**EXERCISE MATERIALS:**
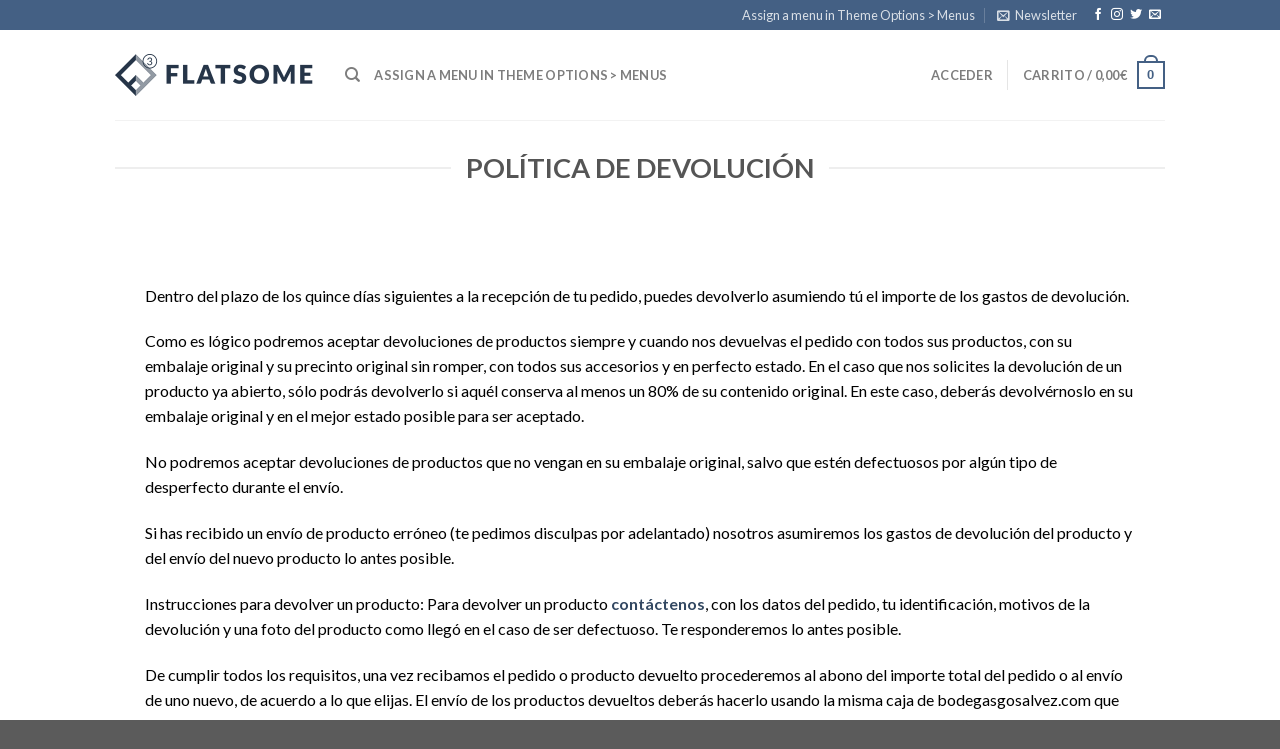

--- FILE ---
content_type: text/plain
request_url: https://www.google-analytics.com/j/collect?v=1&_v=j102&a=1517767558&t=pageview&_s=1&dl=https%3A%2F%2Fbodegasgosalvez.com%2Fauto-draft%2F&ul=en-us%40posix&dt=Pol%C3%ADtica%20de%20devoluci%C3%B3n%20%E2%80%93%20Bodegas%20Gos%C3%A1lvez&sr=1280x720&vp=1280x720&_u=YGBAgUABCAAAACAAI~&jid=359972908&gjid=954871225&cid=776856118.1768960806&tid=UA-70823575-1&_gid=924112440.1768960806&_slc=1&z=349305199
body_size: -452
content:
2,cG-XW8WFLK3V4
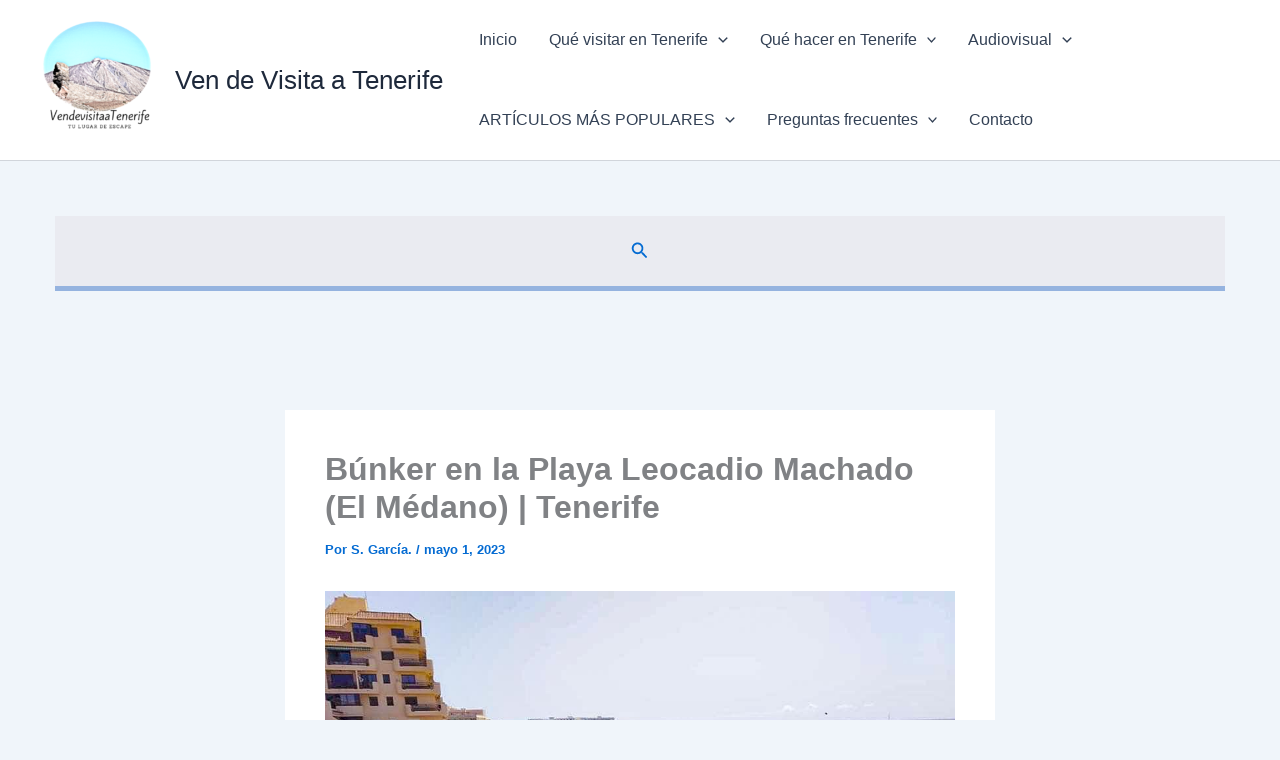

--- FILE ---
content_type: text/html; charset=utf-8
request_url: https://www.google.com/recaptcha/api2/aframe
body_size: 267
content:
<!DOCTYPE HTML><html><head><meta http-equiv="content-type" content="text/html; charset=UTF-8"></head><body><script nonce="S6V8ruNjy_EiwOUpg7xCKA">/** Anti-fraud and anti-abuse applications only. See google.com/recaptcha */ try{var clients={'sodar':'https://pagead2.googlesyndication.com/pagead/sodar?'};window.addEventListener("message",function(a){try{if(a.source===window.parent){var b=JSON.parse(a.data);var c=clients[b['id']];if(c){var d=document.createElement('img');d.src=c+b['params']+'&rc='+(localStorage.getItem("rc::a")?sessionStorage.getItem("rc::b"):"");window.document.body.appendChild(d);sessionStorage.setItem("rc::e",parseInt(sessionStorage.getItem("rc::e")||0)+1);localStorage.setItem("rc::h",'1768998019322');}}}catch(b){}});window.parent.postMessage("_grecaptcha_ready", "*");}catch(b){}</script></body></html>

--- FILE ---
content_type: application/javascript; charset=utf-8
request_url: https://fundingchoicesmessages.google.com/f/AGSKWxVFXbHL_vQ2zdcKlVbF1N4J0gXfo-NacdhQ_d-d_IcvDsqxRHLqkwejnKmran94zu5obFU3xs-m5cUTS1lMK2BlWLTrxQ2tZfeG1Nv9ddKjJSaLFJD1NkSx45C1BCaYXz2GKbIJZp2QwF5KwLzggAt_iQGKau4MKhbhzgtdWKuzeuhPEdtLluac481a/_/ad_multi_.me/ads/-doubleclick-plugin/-ads-Feature-.adserve2.
body_size: -1292
content:
window['05201f71-0767-4662-9a20-b5b654007793'] = true;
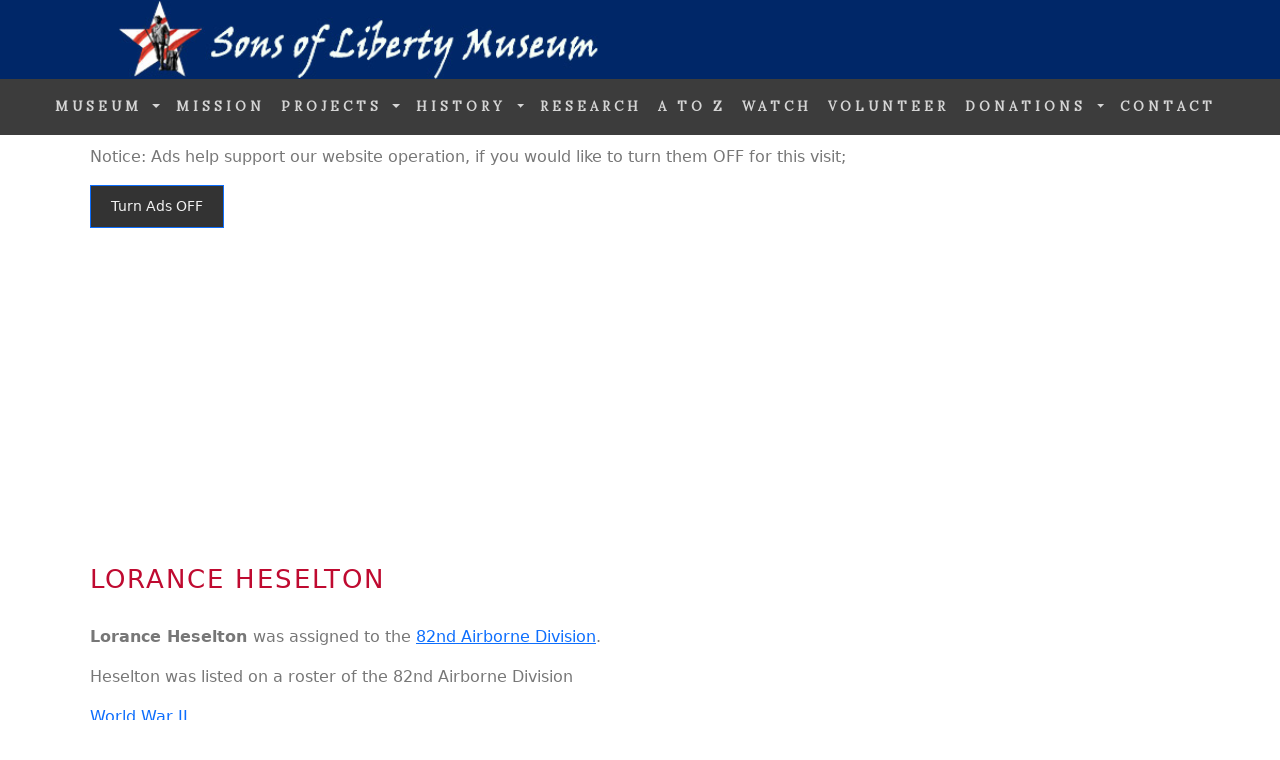

--- FILE ---
content_type: text/html; charset=utf-8
request_url: https://www.google.com/recaptcha/api2/aframe
body_size: 183
content:
<!DOCTYPE HTML><html><head><meta http-equiv="content-type" content="text/html; charset=UTF-8"></head><body><script nonce="Ql0mfM2zUT9IrDA7Vwut_Q">/** Anti-fraud and anti-abuse applications only. See google.com/recaptcha */ try{var clients={'sodar':'https://pagead2.googlesyndication.com/pagead/sodar?'};window.addEventListener("message",function(a){try{if(a.source===window.parent){var b=JSON.parse(a.data);var c=clients[b['id']];if(c){var d=document.createElement('img');d.src=c+b['params']+'&rc='+(localStorage.getItem("rc::a")?sessionStorage.getItem("rc::b"):"");window.document.body.appendChild(d);sessionStorage.setItem("rc::e",parseInt(sessionStorage.getItem("rc::e")||0)+1);localStorage.setItem("rc::h",'1769890913930');}}}catch(b){}});window.parent.postMessage("_grecaptcha_ready", "*");}catch(b){}</script></body></html>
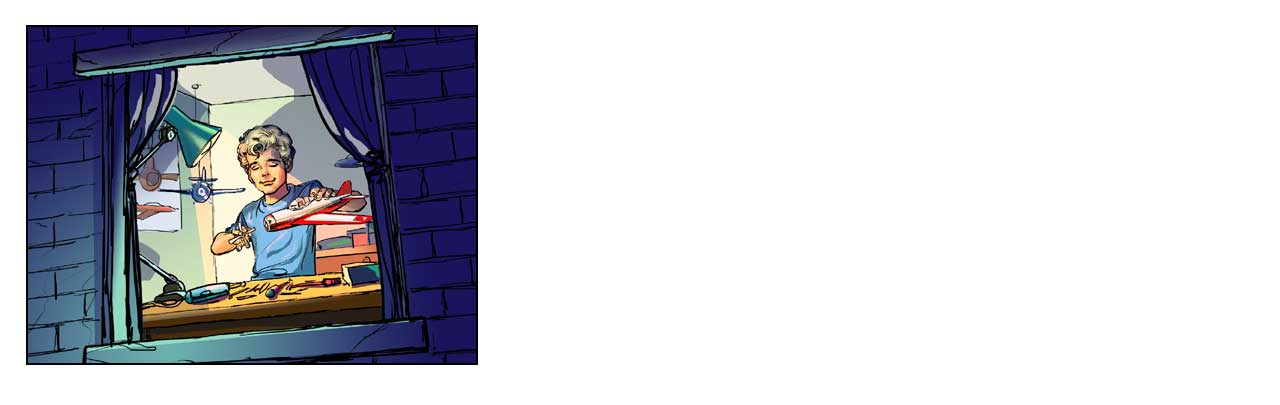

--- FILE ---
content_type: text/html
request_url: http://www.netzart-fedorov.com/storybrd/ariely-plane/plane-02.htm
body_size: 212
content:
<html>
<head>
<title>pilot-02</title>
<meta http-equiv="Content-Type" content="text/html; charset=iso-8859-1">
</head>

<body bgcolor="#FFFFFF" text="#000000" leftmargin="0" topmargin="0" marginwidth="0" marginheight="0">
<img src="plane-02.jpg" width="503" height="390"> 
</body>
</html>
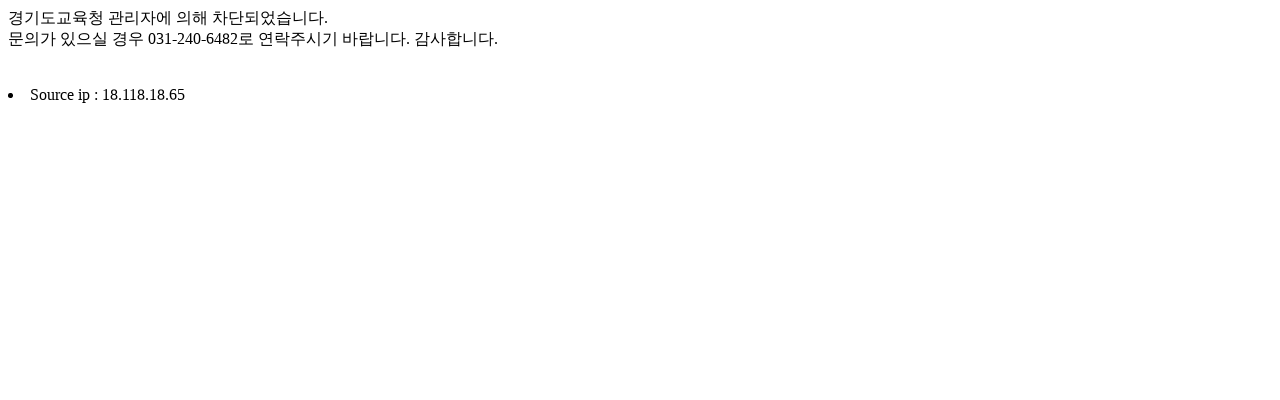

--- FILE ---
content_type: text/html
request_url: http://ebook.goe.go.kr/src/viewer/main.php?host=main&site=20210318_144454
body_size: 259
content:
<!DOCTYPE html>
<html lang="en">
<head>
  <meta charset="euc-kr">
</head>
<body>
경기도교육청 관리자에 의해 차단되었습니다. <br> 
문의가 있으실 경우 031-240-6482로 연락주시기 바랍니다. 감사합니다.
</body>
</html><br><br><br><Li> Source ip : 18.118.18.65 </Li>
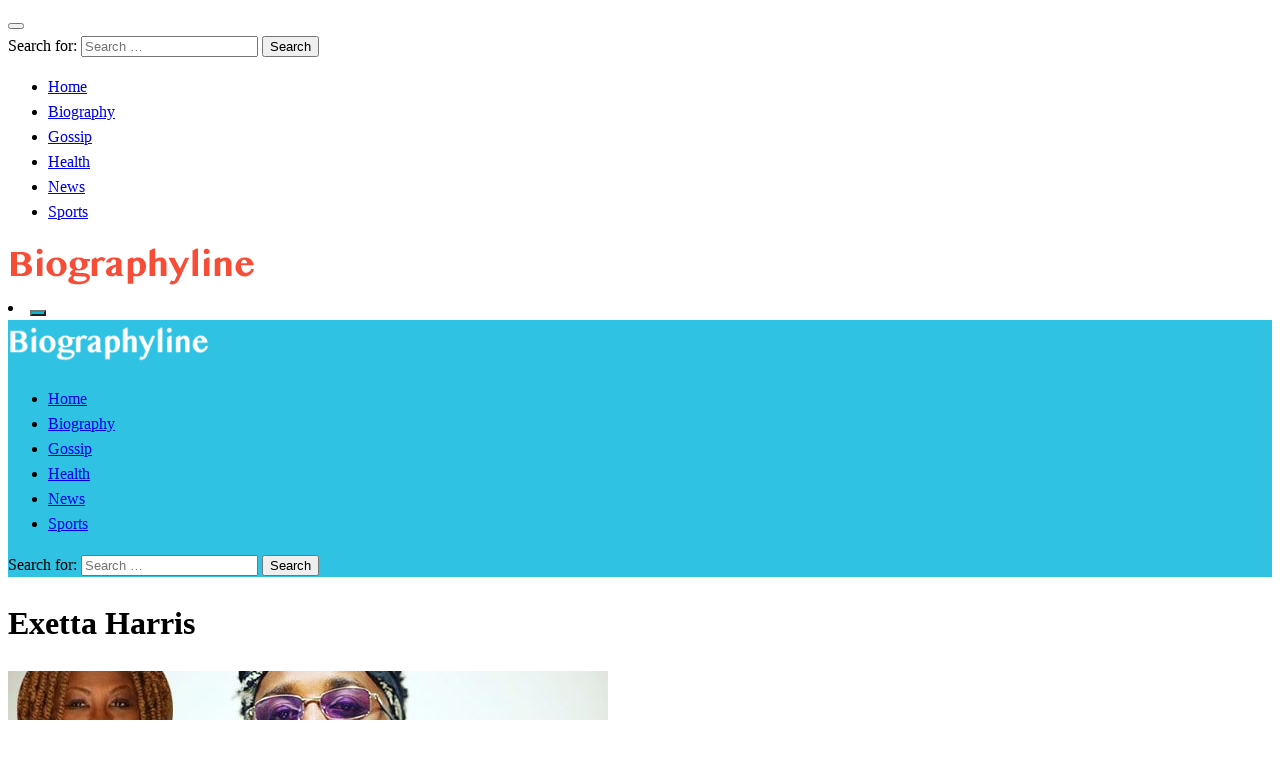

--- FILE ---
content_type: text/html; charset=utf-8
request_url: https://www.google.com/recaptcha/api2/aframe
body_size: 265
content:
<!DOCTYPE HTML><html><head><meta http-equiv="content-type" content="text/html; charset=UTF-8"></head><body><script nonce="fs4lnz8Nr_hwtM_vt03UEg">/** Anti-fraud and anti-abuse applications only. See google.com/recaptcha */ try{var clients={'sodar':'https://pagead2.googlesyndication.com/pagead/sodar?'};window.addEventListener("message",function(a){try{if(a.source===window.parent){var b=JSON.parse(a.data);var c=clients[b['id']];if(c){var d=document.createElement('img');d.src=c+b['params']+'&rc='+(localStorage.getItem("rc::a")?sessionStorage.getItem("rc::b"):"");window.document.body.appendChild(d);sessionStorage.setItem("rc::e",parseInt(sessionStorage.getItem("rc::e")||0)+1);localStorage.setItem("rc::h",'1769104465069');}}}catch(b){}});window.parent.postMessage("_grecaptcha_ready", "*");}catch(b){}</script></body></html>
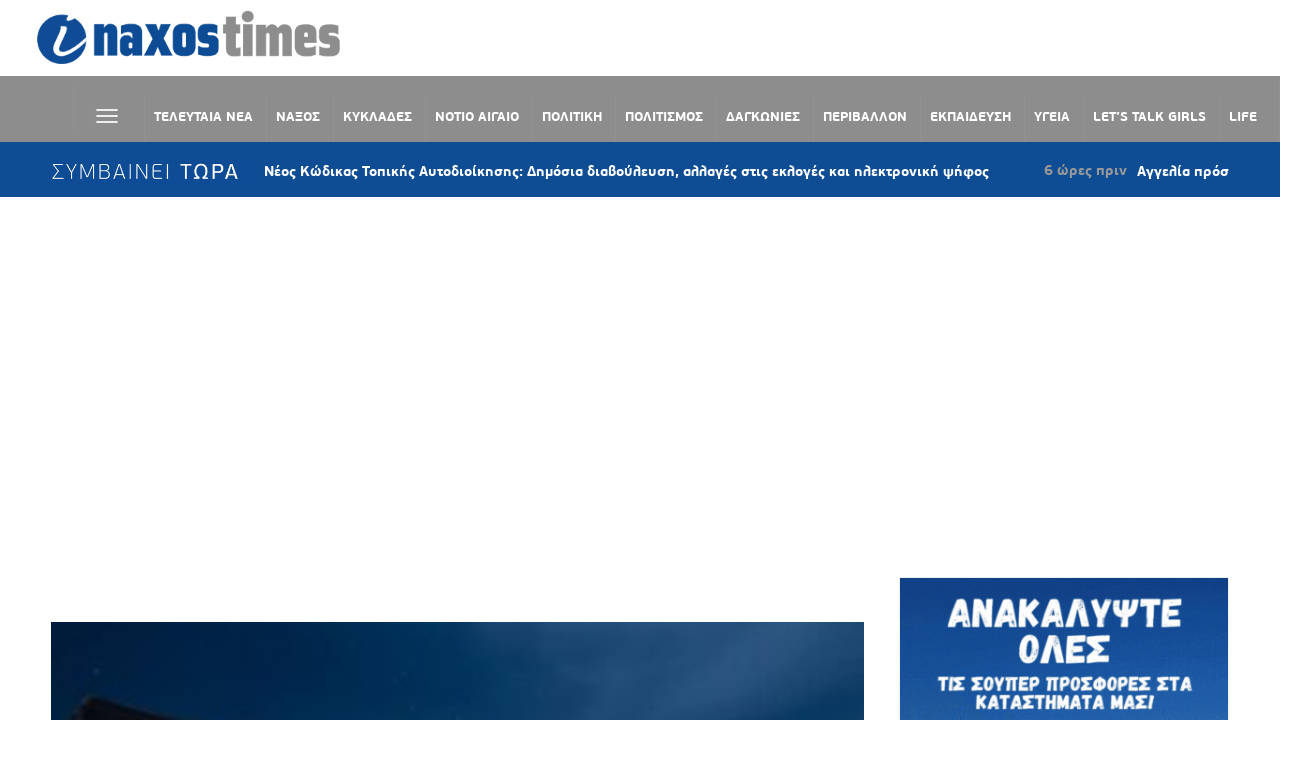

--- FILE ---
content_type: text/html; charset=utf-8
request_url: https://www.google.com/recaptcha/api2/aframe
body_size: 266
content:
<!DOCTYPE HTML><html><head><meta http-equiv="content-type" content="text/html; charset=UTF-8"></head><body><script nonce="iJ9esQbcNMVUg83Y0GBtfA">/** Anti-fraud and anti-abuse applications only. See google.com/recaptcha */ try{var clients={'sodar':'https://pagead2.googlesyndication.com/pagead/sodar?'};window.addEventListener("message",function(a){try{if(a.source===window.parent){var b=JSON.parse(a.data);var c=clients[b['id']];if(c){var d=document.createElement('img');d.src=c+b['params']+'&rc='+(localStorage.getItem("rc::a")?sessionStorage.getItem("rc::b"):"");window.document.body.appendChild(d);sessionStorage.setItem("rc::e",parseInt(sessionStorage.getItem("rc::e")||0)+1);localStorage.setItem("rc::h",'1770092386838');}}}catch(b){}});window.parent.postMessage("_grecaptcha_ready", "*");}catch(b){}</script></body></html>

**WORK REQUEST:** Leaving every picture out, repeat each line of the material exactly.

**REPLY:**
--- FILE ---
content_type: text/plain
request_url: https://www.google-analytics.com/j/collect?v=1&_v=j102&a=1517767558&t=pageview&_s=1&dl=https%3A%2F%2Fbodegasgosalvez.com%2Fauto-draft%2F&ul=en-us%40posix&dt=Pol%C3%ADtica%20de%20devoluci%C3%B3n%20%E2%80%93%20Bodegas%20Gos%C3%A1lvez&sr=1280x720&vp=1280x720&_u=YGBAgUABCAAAACAAI~&jid=359972908&gjid=954871225&cid=776856118.1768960806&tid=UA-70823575-1&_gid=924112440.1768960806&_slc=1&z=349305199
body_size: -452
content:
2,cG-XW8WFLK3V4

--- FILE ---
content_type: text/html; charset=utf-8
request_url: https://www.google.com/recaptcha/api2/aframe
body_size: 267
content:
<!DOCTYPE HTML><html><head><meta http-equiv="content-type" content="text/html; charset=UTF-8"></head><body><script nonce="S6V8ruNjy_EiwOUpg7xCKA">/** Anti-fraud and anti-abuse applications only. See google.com/recaptcha */ try{var clients={'sodar':'https://pagead2.googlesyndication.com/pagead/sodar?'};window.addEventListener("message",function(a){try{if(a.source===window.parent){var b=JSON.parse(a.data);var c=clients[b['id']];if(c){var d=document.createElement('img');d.src=c+b['params']+'&rc='+(localStorage.getItem("rc::a")?sessionStorage.getItem("rc::b"):"");window.document.body.appendChild(d);sessionStorage.setItem("rc::e",parseInt(sessionStorage.getItem("rc::e")||0)+1);localStorage.setItem("rc::h",'1768998019322');}}}catch(b){}});window.parent.postMessage("_grecaptcha_ready", "*");}catch(b){}</script></body></html>

--- FILE ---
content_type: application/javascript; charset=utf-8
request_url: https://fundingchoicesmessages.google.com/f/AGSKWxVFXbHL_vQ2zdcKlVbF1N4J0gXfo-NacdhQ_d-d_IcvDsqxRHLqkwejnKmran94zu5obFU3xs-m5cUTS1lMK2BlWLTrxQ2tZfeG1Nv9ddKjJSaLFJD1NkSx45C1BCaYXz2GKbIJZp2QwF5KwLzggAt_iQGKau4MKhbhzgtdWKuzeuhPEdtLluac481a/_/ad_multi_.me/ads/-doubleclick-plugin/-ads-Feature-.adserve2.
body_size: -1292
content:
window['05201f71-0767-4662-9a20-b5b654007793'] = true;

--- FILE ---
content_type: text/html; charset=utf-8
request_url: https://www.google.com/recaptcha/api2/aframe
body_size: 183
content:
<!DOCTYPE HTML><html><head><meta http-equiv="content-type" content="text/html; charset=UTF-8"></head><body><script nonce="Ql0mfM2zUT9IrDA7Vwut_Q">/** Anti-fraud and anti-abuse applications only. See google.com/recaptcha */ try{var clients={'sodar':'https://pagead2.googlesyndication.com/pagead/sodar?'};window.addEventListener("message",function(a){try{if(a.source===window.parent){var b=JSON.parse(a.data);var c=clients[b['id']];if(c){var d=document.createElement('img');d.src=c+b['params']+'&rc='+(localStorage.getItem("rc::a")?sessionStorage.getItem("rc::b"):"");window.document.body.appendChild(d);sessionStorage.setItem("rc::e",parseInt(sessionStorage.getItem("rc::e")||0)+1);localStorage.setItem("rc::h",'1769890913930');}}}catch(b){}});window.parent.postMessage("_grecaptcha_ready", "*");}catch(b){}</script></body></html>

--- FILE ---
content_type: text/html
request_url: http://www.netzart-fedorov.com/storybrd/ariely-plane/plane-02.htm
body_size: 212
content:
<html>
<head>
<title>pilot-02</title>
<meta http-equiv="Content-Type" content="text/html; charset=iso-8859-1">
</head>

<body bgcolor="#FFFFFF" text="#000000" leftmargin="0" topmargin="0" marginwidth="0" marginheight="0">
<img src="plane-02.jpg" width="503" height="390"> 
</body>
</html>

--- FILE ---
content_type: text/html
request_url: http://ebook.goe.go.kr/src/viewer/main.php?host=main&site=20210318_144454
body_size: 259
content:
<!DOCTYPE html>
<html lang="en">
<head>
  <meta charset="euc-kr">
</head>
<body>
경기도교육청 관리자에 의해 차단되었습니다. <br> 
문의가 있으실 경우 031-240-6482로 연락주시기 바랍니다. 감사합니다.
</body>
</html><br><br><br><Li> Source ip : 18.118.18.65 </Li>

--- FILE ---
content_type: text/html; charset=utf-8
request_url: https://www.google.com/recaptcha/api2/aframe
body_size: 265
content:
<!DOCTYPE HTML><html><head><meta http-equiv="content-type" content="text/html; charset=UTF-8"></head><body><script nonce="fs4lnz8Nr_hwtM_vt03UEg">/** Anti-fraud and anti-abuse applications only. See google.com/recaptcha */ try{var clients={'sodar':'https://pagead2.googlesyndication.com/pagead/sodar?'};window.addEventListener("message",function(a){try{if(a.source===window.parent){var b=JSON.parse(a.data);var c=clients[b['id']];if(c){var d=document.createElement('img');d.src=c+b['params']+'&rc='+(localStorage.getItem("rc::a")?sessionStorage.getItem("rc::b"):"");window.document.body.appendChild(d);sessionStorage.setItem("rc::e",parseInt(sessionStorage.getItem("rc::e")||0)+1);localStorage.setItem("rc::h",'1769104465069');}}}catch(b){}});window.parent.postMessage("_grecaptcha_ready", "*");}catch(b){}</script></body></html>

--- FILE ---
content_type: text/html; charset=utf-8
request_url: https://www.google.com/recaptcha/api2/aframe
body_size: 266
content:
<!DOCTYPE HTML><html><head><meta http-equiv="content-type" content="text/html; charset=UTF-8"></head><body><script nonce="iJ9esQbcNMVUg83Y0GBtfA">/** Anti-fraud and anti-abuse applications only. See google.com/recaptcha */ try{var clients={'sodar':'https://pagead2.googlesyndication.com/pagead/sodar?'};window.addEventListener("message",function(a){try{if(a.source===window.parent){var b=JSON.parse(a.data);var c=clients[b['id']];if(c){var d=document.createElement('img');d.src=c+b['params']+'&rc='+(localStorage.getItem("rc::a")?sessionStorage.getItem("rc::b"):"");window.document.body.appendChild(d);sessionStorage.setItem("rc::e",parseInt(sessionStorage.getItem("rc::e")||0)+1);localStorage.setItem("rc::h",'1770092386838');}}}catch(b){}});window.parent.postMessage("_grecaptcha_ready", "*");}catch(b){}</script></body></html>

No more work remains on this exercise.